Jurnalciler yeniden bildiriyor
İktidarların merkezileştiği, tek kişi üzerinde toplandığı her rejim için jurnalcilik kaçınılmazdır. Herkes o tek kişiye sesini duyurmaya, onun gücünü arkasına almaya, düşmanlarını onunla tehdit ve tasfiye etmeye çalışır.
İktidarların merkezileştiği, tek kişi üzerinde toplandığı her rejim için jurnalcilik kaçınılmazdır.
Herkes o tek kişiye sesini duyurmaya, onun gücünü arkasına almaya, düşmanlarını onunla tehdit ve tasfiye etmeye çalışır.
Bunun zirvesi 2. Abdülhamit dönemiydi.
Jurnalcilik “en çirkin ihtirasları yarıştırmak için bir vasıta” haline gelmişti.
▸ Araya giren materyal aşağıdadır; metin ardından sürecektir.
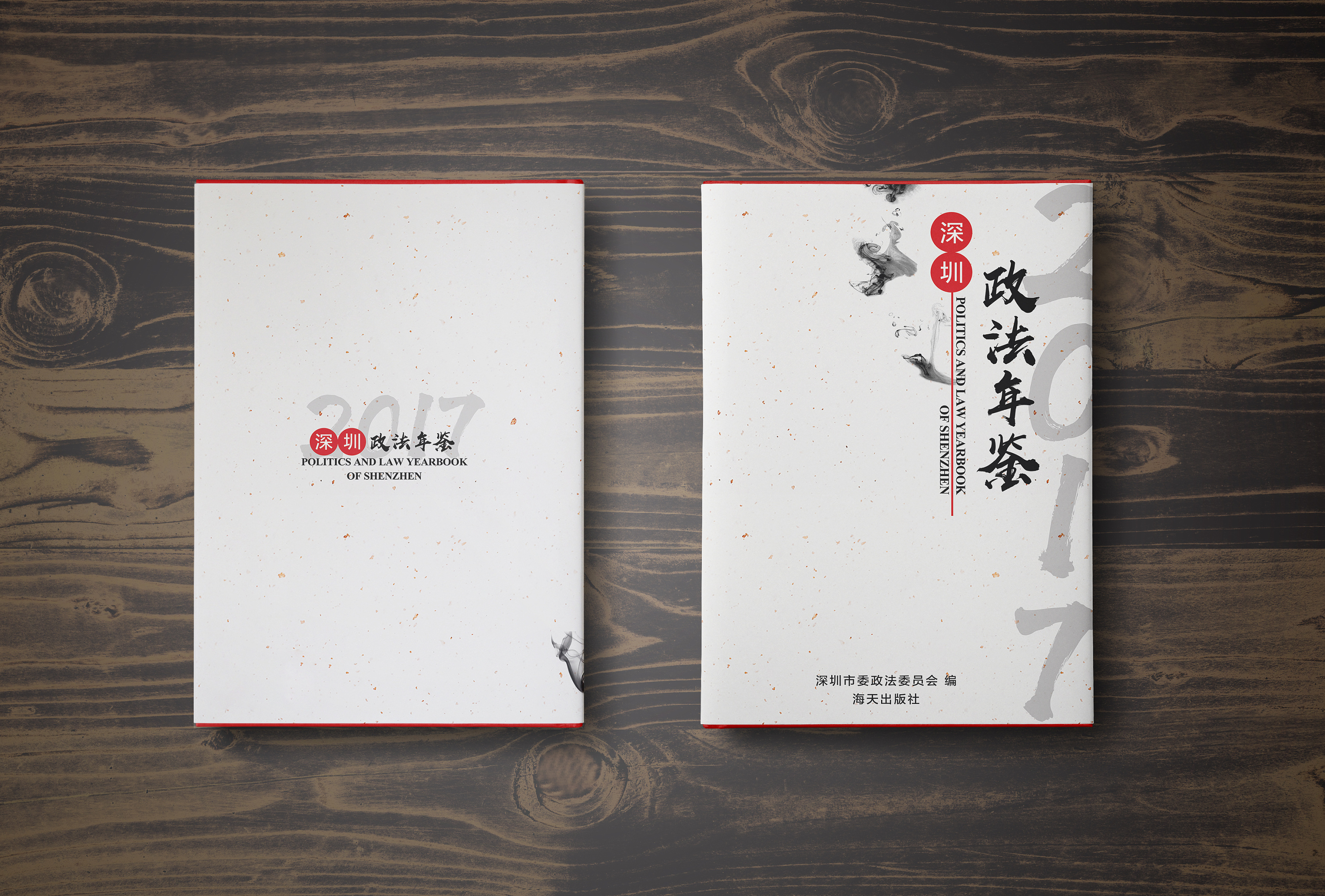 《深圳政法年鉴2017》|平面|书装/画册|唐什麽嘻 - 原创作品 - 站酷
Bunun insanları nasıl bunalttığı, toplumsal huzursuzluğu nasıl artırdığını Abdülhamit devrinin üst düzey bürokratlarından besteci Cemal Reşit Rey’in babası Ahmet Reşit Bey şöyle anlatır:
“Sultan Hamit devr-i saltanatını karartan ve halkı kendisinden soğutan iller jurnalcilikti. Hafiyelik ve jurnalcilik bu dönemde adeta bir sanat haline geldi. O sanata salik ve maharete malik olanlar babaları, anaları, kardeşler, ve dostları hakkında bile okuyanı inandıracak tarzda jurnal verdiklerinden her fert birbirinden şüphelenerek babasının evlada, evladın babaya emniyeti kalmadı. Dostlar ve akraba ile buluşup görüşmek müşkilleşti. Hakkında jurnal verilip de bir belaya uğramamak için herkez dilsiz oldu.”